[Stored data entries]

┏━━

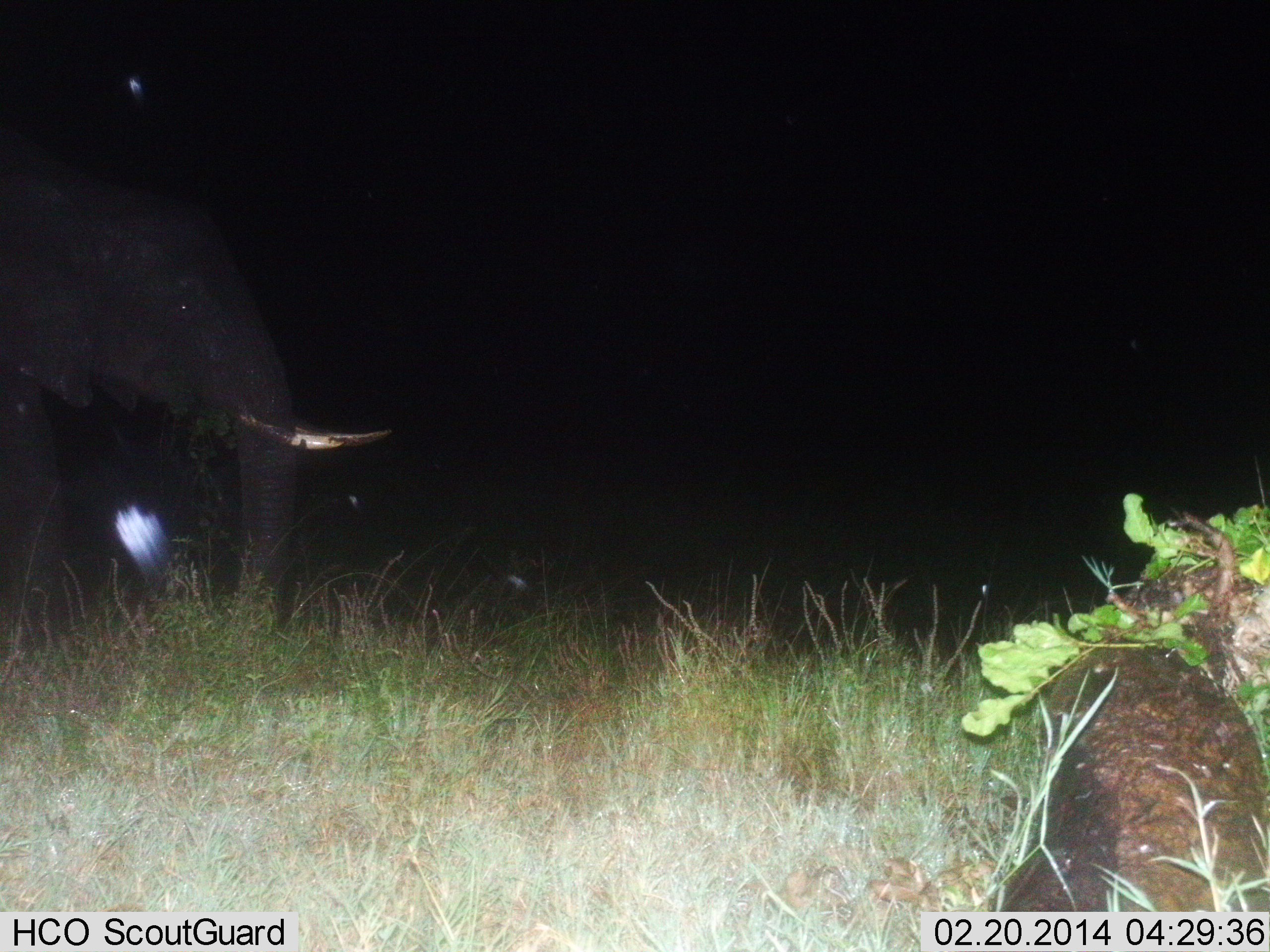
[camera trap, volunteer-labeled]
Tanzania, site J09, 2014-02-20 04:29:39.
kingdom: Animalia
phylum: Chordata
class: Mammalia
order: Proboscidea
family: Elephantidae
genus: Loxodonta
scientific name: Loxodonta africana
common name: african bush elephant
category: elephant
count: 1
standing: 60%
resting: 0%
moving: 30%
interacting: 0%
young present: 0%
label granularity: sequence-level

┗━━

# Instructions to follow:
Return, exactly as they stand, all of the lines above, but not the pictures.

# Answer to the exercise:
[camera trap, volunteer-labeled]
Tanzania, site J09, 2014-02-20 04:29:39.
kingdom: Animalia
phylum: Chordata
class: Mammalia
order: Proboscidea
family: Elephantidae
genus: Loxodonta
scientific name: Loxodonta africana
common name: african bush elephant
category: elephant
count: 1
standing: 60%
resting: 0%
moving: 30%
interacting: 0%
young present: 0%
label granularity: sequence-level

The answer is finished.